Text excerpt
=== Section Start ===
For detailed test case examples for skills, agents, commands, and hooks, see [examples.md](examples.md).

## Best Practices for Testing

1. **Test Both Paths**: Success cases AND failure cases
2. **Edge Cases Matter**: Test boundaries and unusual inputs
3. **Clear Expected Behavior**: Document what should happen
4. **Realistic Queries**: Use natural language users would actually type
5. **Integration Testing**: Don't just test in isolation
6. **Performance Aware**: Note if tests are slow or heavy
7. **Regression Testing**: Re-test after changes
8. **Document Failures**: Explain why tests failed, not just that they did
9. **Actionable Recommendations**: Provide specific fixes
10. **Version Testing**: Note which version was tested

## Common Test Failures

For a catalog of common failure patterns by customization type, see [common-failures.md](common-failures.md).

## Tools Used

This skill uses these tools for testing:

- **Read** - Examine customization files
- **Write** - Generate and save test reports to files
- **Grep** - Search for patterns and configurations
- **Glob** - Find files and customizations
- **Bash** - Execute read-only commands for analysis
- **Skill** - Invoke skills for active testing

In read-only mode (default), no customizations are actually invoked - the skill analyzes configurations and documentation to assess expected behavior. In active mode, skills are invoked with test queries to verify actual behavior.

Test reports are written to `~/.claude/logs/evaluations/tests/` using the Write tool.
=== Section End ===
Record set
=== Section Start ===
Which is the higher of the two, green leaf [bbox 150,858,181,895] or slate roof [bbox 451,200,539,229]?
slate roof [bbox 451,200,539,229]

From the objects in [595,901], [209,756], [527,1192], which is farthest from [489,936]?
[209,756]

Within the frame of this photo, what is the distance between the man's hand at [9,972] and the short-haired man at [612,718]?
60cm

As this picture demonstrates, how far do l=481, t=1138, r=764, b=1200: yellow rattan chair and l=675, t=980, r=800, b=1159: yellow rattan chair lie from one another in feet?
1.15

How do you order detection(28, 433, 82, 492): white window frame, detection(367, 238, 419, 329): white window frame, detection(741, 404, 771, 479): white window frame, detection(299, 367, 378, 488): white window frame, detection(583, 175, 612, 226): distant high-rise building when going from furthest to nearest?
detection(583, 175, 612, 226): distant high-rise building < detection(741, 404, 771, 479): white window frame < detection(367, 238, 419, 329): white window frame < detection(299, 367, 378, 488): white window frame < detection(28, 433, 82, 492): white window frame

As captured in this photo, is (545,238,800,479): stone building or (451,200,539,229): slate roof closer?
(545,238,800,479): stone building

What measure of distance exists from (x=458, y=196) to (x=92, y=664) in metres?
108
=== Section End ===
Activity
List every tool that the testing guide excerpt names under "Tools Used."

Solution for this task
Read, Write, Grep, Glob, Bash, Skill